> [JOB]:
Print the lines word for word, starting at the line containing "Taking (x=100, y=88)" and continuing through the last line, both included.

(Spatial question entries)
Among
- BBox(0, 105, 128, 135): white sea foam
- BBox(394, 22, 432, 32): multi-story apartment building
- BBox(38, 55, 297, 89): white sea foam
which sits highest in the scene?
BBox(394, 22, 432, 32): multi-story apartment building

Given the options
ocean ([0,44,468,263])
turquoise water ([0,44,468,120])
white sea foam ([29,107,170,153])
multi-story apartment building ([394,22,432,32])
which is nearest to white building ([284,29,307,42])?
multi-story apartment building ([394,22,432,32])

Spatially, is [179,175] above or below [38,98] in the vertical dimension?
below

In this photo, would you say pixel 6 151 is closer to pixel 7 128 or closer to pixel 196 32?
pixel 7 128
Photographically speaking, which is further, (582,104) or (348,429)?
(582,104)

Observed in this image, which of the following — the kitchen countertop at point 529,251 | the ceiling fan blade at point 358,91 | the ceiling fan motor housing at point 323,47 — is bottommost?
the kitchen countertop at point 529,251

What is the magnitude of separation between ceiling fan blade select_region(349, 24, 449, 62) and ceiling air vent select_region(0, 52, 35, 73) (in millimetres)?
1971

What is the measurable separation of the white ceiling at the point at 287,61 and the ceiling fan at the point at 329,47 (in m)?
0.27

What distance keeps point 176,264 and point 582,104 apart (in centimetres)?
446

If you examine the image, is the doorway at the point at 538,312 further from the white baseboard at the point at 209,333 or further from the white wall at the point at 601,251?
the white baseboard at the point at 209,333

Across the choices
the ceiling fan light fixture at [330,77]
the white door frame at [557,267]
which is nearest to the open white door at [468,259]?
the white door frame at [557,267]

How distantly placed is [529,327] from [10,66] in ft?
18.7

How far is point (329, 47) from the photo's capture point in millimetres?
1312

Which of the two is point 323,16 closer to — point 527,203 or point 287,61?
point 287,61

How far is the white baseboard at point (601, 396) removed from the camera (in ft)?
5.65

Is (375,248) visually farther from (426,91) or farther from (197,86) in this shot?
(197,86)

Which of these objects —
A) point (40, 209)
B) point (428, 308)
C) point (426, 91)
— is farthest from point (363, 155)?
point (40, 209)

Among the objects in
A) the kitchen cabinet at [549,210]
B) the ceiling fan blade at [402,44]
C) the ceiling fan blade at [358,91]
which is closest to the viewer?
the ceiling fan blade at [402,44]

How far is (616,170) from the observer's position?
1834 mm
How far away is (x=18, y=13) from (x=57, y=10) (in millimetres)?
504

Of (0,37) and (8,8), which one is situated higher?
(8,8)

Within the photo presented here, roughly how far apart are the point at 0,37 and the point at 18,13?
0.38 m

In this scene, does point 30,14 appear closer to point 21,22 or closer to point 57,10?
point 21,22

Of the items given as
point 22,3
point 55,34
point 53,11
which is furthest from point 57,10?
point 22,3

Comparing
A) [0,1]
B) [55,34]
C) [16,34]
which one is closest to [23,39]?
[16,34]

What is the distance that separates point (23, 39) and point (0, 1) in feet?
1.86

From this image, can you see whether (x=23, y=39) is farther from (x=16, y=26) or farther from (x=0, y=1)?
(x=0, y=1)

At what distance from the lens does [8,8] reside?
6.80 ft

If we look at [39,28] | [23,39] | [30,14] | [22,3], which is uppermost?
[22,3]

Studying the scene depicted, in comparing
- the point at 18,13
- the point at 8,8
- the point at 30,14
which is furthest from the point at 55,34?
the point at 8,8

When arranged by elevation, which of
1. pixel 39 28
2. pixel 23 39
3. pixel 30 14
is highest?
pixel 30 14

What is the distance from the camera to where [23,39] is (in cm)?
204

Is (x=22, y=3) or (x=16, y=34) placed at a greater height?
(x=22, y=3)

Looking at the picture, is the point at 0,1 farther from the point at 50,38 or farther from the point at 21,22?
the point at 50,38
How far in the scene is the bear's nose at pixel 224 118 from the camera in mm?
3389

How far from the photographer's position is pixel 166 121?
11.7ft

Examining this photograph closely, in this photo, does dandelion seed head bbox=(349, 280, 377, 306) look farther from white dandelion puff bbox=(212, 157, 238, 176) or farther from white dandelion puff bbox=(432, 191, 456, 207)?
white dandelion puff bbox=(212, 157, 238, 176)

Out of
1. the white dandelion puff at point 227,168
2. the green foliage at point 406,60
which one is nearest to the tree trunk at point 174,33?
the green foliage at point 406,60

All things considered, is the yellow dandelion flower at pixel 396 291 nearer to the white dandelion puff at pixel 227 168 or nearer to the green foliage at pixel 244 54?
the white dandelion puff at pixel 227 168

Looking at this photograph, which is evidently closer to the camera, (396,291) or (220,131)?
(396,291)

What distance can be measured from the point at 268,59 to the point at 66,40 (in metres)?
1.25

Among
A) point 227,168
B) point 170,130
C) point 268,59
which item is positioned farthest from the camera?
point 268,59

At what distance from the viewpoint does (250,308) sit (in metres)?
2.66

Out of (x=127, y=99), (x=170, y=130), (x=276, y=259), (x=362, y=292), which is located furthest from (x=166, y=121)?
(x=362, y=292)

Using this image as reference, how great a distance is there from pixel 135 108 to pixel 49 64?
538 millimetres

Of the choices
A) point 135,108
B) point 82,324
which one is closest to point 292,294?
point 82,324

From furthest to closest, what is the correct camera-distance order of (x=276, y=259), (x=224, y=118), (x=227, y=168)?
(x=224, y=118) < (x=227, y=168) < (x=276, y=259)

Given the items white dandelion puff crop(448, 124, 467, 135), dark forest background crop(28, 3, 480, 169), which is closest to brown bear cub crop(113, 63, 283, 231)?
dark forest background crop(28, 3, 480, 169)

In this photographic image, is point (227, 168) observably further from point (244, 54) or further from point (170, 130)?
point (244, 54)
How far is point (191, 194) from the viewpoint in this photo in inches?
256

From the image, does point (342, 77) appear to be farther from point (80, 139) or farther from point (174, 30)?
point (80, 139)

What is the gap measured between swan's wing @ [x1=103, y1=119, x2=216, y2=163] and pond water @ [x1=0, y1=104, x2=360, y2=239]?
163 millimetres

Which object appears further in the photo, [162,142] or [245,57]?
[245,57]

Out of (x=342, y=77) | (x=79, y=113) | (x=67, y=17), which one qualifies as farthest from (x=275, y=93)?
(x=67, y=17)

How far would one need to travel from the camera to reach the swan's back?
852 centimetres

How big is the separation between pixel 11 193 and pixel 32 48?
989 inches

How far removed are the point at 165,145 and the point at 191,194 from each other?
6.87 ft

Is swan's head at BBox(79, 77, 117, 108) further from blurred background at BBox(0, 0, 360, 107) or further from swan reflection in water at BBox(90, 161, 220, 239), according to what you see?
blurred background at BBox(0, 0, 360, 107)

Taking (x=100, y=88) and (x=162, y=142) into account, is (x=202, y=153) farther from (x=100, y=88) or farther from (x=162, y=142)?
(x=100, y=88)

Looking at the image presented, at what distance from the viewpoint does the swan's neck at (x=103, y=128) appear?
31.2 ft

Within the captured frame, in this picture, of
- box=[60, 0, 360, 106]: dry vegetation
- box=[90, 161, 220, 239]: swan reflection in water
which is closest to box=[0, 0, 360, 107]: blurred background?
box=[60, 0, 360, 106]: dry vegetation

> [WORKED SOLUTION]:
Taking (x=100, y=88) and (x=162, y=142) into account, is (x=202, y=153) farther from (x=100, y=88) or farther from (x=162, y=142)?
(x=100, y=88)

Looking at the image presented, at what distance from the viewpoint does the swan's neck at (x=103, y=128) appear?
31.2 ft

Within the captured frame, in this picture, of
- box=[60, 0, 360, 106]: dry vegetation
- box=[90, 161, 220, 239]: swan reflection in water
which is closest to box=[0, 0, 360, 107]: blurred background?
box=[60, 0, 360, 106]: dry vegetation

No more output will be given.